| PASSAGE SHOWN |
On March 17, 2013, KPRC dropped the Radio Mojo brand and became known as "KPRC AM 950, Houston's More Stimulating Talk Radio".

On July 28, 2014, KPRC signed a contract to broadcast University of Houston football and men's basketball. KPRC and the University of Houston renewed their contract in August 2020.

In April 2025, KPRC and other iHeartMedia stations began broadcasting Verdict with Ted Cruz, a podcast hosted by Texas U.S. Senator Ted Cruz. This marked the first time a sitting U.S. senator hosted a talk radio show.

==Programming==
iHeartMedia owns two news-talk radio stations in Houston. KPRC carries mostly nationally syndicated shows while KTRH has mostly local hosts. Two syndicated programs, Walton & Johnson and The Jesse Kelly Show, originate from KPRC. National programming on weekdays includes the Glenn Beck Radio Program, Armstrong & Getty, The Will Cain Show, The Mark Levin Show and Coast to Coast AM. On weekends, KPRC has mostly brokered time programs purchased by local businesses. Most hours begin with an update from Fox News Radio.

KPRC also broadcasts local sports, specifically Houston Cougars football and Houston Cougars men's basketball games from the University of Houston. It also carries Texas Longhorns men's basketball from the University of Texas at Austin.

==Technical information==
The station's studios are located near the West Loop Freeway in Uptown Houston.

KPRC transmits with 7,000 watts non-directional by day. At night, to avoid interference to other stations on 950 AM, it reduces power to 4,300 watts and it uses a directional antenna with a four-tower array. The transmitter site is located at 3000 Hansom Road in Houston. For listeners with an HD radio, KPRC can be heard on sister station KTBZ-FM 94.5 on the station's HD3 subchannel.

| Stored data |

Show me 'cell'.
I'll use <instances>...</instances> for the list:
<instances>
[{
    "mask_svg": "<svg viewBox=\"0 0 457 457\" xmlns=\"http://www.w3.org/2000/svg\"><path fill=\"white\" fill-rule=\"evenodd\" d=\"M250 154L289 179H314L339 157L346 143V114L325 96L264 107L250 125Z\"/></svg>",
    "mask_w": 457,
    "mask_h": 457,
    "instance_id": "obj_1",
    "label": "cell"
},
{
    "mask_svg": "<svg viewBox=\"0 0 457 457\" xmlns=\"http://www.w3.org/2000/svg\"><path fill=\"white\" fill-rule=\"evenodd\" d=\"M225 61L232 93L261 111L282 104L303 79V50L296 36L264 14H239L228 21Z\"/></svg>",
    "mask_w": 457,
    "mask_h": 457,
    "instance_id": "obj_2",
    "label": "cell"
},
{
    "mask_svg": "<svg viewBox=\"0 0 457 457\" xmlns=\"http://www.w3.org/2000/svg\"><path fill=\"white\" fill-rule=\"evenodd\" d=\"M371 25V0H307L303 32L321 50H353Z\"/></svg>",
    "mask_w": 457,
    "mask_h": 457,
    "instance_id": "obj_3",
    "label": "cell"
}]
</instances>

| GOAL OF THE EXERCISE |
Recast the paragraph of the KPRC passage that begins "KPRC transmits with 7,000 watts" as a short bulleted list, keeping its main facts. Rely only on the KPRC passage and leave the stored data aside.

| ANSWER SECTION |
- Daytime power: 7,000 watts, non-directional
- Nighttime power: 4,300 watts, using a directional four-tower antenna array to avoid interference with other stations on 950 AM
- Transmitter site: 3000 Hansom Road, Houston
- HD radio: also heard on the HD3 subchannel of sister station KTBZ-FM 94.5